Thursday, February 6, 2014

UC Berkeley Chancellor Pledges More Support for Undergrads

By Doug Oakley
Staff Writer
Bay Area News Group
doakley@bayareanewsgroup.com

BERKELEY -- UC Berkeley should focus more on its undergraduate students to make sure they don't "fall through the cracks and waste precious time and money," the new chancellor said Tuesday night, echoing comments by Gov. Jerry Brown last week. 

Chancellor Nicholas Dirks made the comments during a live Internet broadcast on YouTube on Tuesday night in an event sponsored by the Cal Alumni Association, the first of its kind at UC Berkeley. 

Dirks spoke on issues raised by more than 1,000 questions submitted before the broadcast. 

"I think we can do better" with services provided in UC Berkeley's undergraduate education, Dirks said in the hourlong broadcast, adding that the school has been preoccupied with research and rankings of graduate programs. 

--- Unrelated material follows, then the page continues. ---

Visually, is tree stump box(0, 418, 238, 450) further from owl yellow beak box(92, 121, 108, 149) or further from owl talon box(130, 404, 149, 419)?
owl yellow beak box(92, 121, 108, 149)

"If you don't have the most comprehensive forms of attention paid to the undergraduate experience, you're not dealing with the first and foremost part of our public operation," he said. 

His comments echoed those of Brown last week who unveiled a 5 percent increase in funding for the University of California system, along with bigger increases for community colleges and the California State University system. The money for higher education, Brown hinted at his news conference, comes with an understanding that students get more support so they can get through the system faster. 

The price of tuition and books are so high these days that "it argues very strongly for making sure students get their degree much sooner than is the case today," Brown said. 

Dirks said although the school only gets 12 percent of its money from the state, down from 30 percent in 2004, he hasn't given up on squeezing more money out of Sacramento. UC Berkeley's total budget is about $2.1 billion. 

"I've been spending a lot of time in Sacramento and have been talking with the governor," Dirks said. 

At the same time, he would like to turn up the heat on the wealthy individuals and corporations for funding. 

"I came from Columbia University, where we had an $8 billion endowment," said Dirks, who was vice president there before moving to Berkeley in June. "A 5 percent payout from that helps. Until we build an endowment, we can't say we can do without state funding." 

UC Berkeley has an endowment of about $1.2 billion. 

Dirks ruled out ramping up online classes to make the school more affordable because "we would be losing the essence of what we do here." 

While announcing no new programs or details on how he would help make UC Berkeley more affordable, which he said runs $13,000 a year for California residents before fees, he said current tuition support programs mean about 40 percent of students pay no tuition at all. 

"But the bottom line is that education is expensive," Dirks said. "We're in a different world now."